Fresh from home, we’re tramping the Americas
hunting for mushrooms, a friendly face
to remind us of those soft brown caps
who push their way to tempt us
between wild grasses in Jerusalem’s loamy hills
In a damp forest by a New Brunswick shore
we find natures fungal riches, sprouting from lichen,
bursting from rotting logs, under damp fallen
autumn leaves, pages ripped from a naturalist’s encyclopedia
thirty six varieties in all; white champignon look-alikes
browning fan-like toadstool imps,
long-legged gray umbrellas with plump bodies and cheeky hats,
reds and oranges in sprawling abandon,
striated, dimpled, a courageous adventurer’s pantryfull
but alas, not one we recognize as edible.

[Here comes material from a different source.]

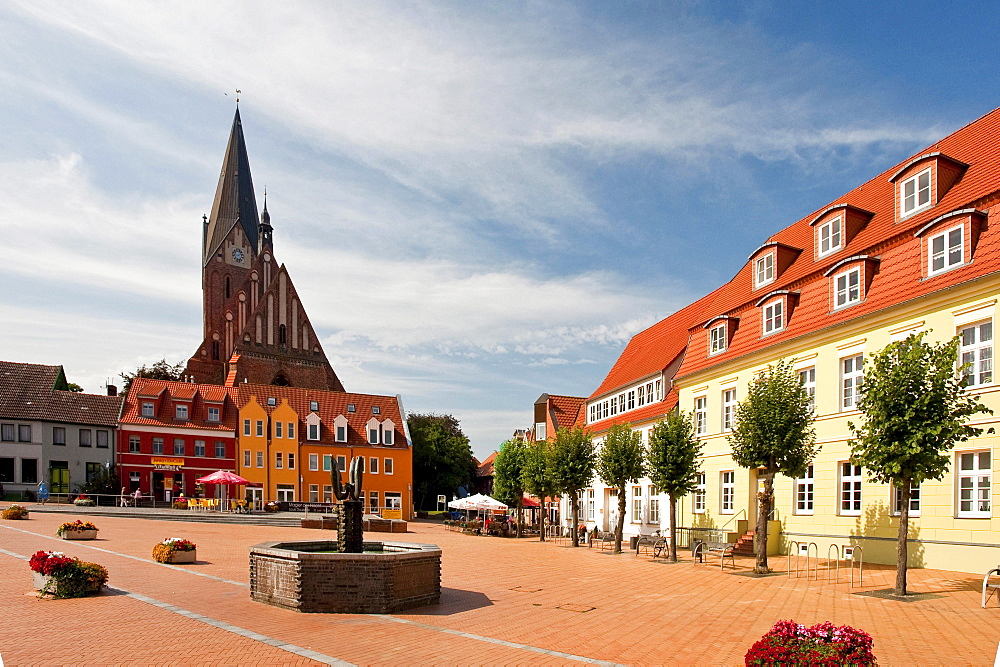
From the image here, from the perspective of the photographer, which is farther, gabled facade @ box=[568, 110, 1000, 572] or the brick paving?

Over the continent we fly on gull’s wings
up through Washington state, peering in fall ochre
and russet ground coverings, under straw beds,
behind cushions of beetle heaps, next to snail trails
and find twenty new varieties, all delightfully dressed
yet like strangers, doubtful at an autumn ball
we feared to taste their debutante delights?

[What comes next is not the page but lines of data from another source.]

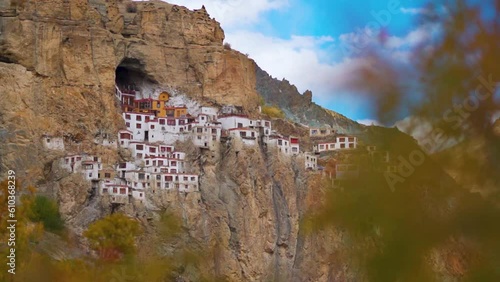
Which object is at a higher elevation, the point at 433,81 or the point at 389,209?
the point at 433,81

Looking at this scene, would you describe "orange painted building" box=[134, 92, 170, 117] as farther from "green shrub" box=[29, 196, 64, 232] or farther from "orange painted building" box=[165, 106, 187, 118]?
"green shrub" box=[29, 196, 64, 232]

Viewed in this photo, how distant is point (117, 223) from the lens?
34656mm

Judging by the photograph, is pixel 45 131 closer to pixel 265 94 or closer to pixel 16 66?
pixel 16 66

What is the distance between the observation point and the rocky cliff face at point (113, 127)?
48.6 meters

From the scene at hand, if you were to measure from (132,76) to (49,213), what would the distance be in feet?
55.2

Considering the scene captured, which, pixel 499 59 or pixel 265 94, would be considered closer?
pixel 499 59

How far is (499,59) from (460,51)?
6.9 inches

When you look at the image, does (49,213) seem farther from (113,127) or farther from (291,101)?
(291,101)

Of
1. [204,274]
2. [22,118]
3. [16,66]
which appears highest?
[16,66]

And then, under shady pines between Banff and Jasper
where the Canadian Rockies rear their white-tipped heads
over turquoise lakes and flashing streams
between elk and deer tracks silent between breaths
lest our presence disturb the resting fauns or geese,
in the quiet, a familiar whisper, a word of Hebrew perhaps?

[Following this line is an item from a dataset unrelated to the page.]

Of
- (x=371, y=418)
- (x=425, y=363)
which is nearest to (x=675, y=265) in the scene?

There, shy under the conifers beside our feet,
a friendly light brown head and then another, a crowd,
and lifting one gently from its needle bed, we turn it over
and behold a cheerful familiar yellow sponge winking
under the pines just as in our Jerusalem home
We smell them, breathe in their earthy fragrance
photograph them, but being cautious adventurers
leave them un-gathered for some local traveler to discover.
Still, I wonder how these pine mushrooms would have
tasted adorning a roasted Canadian wild turkey.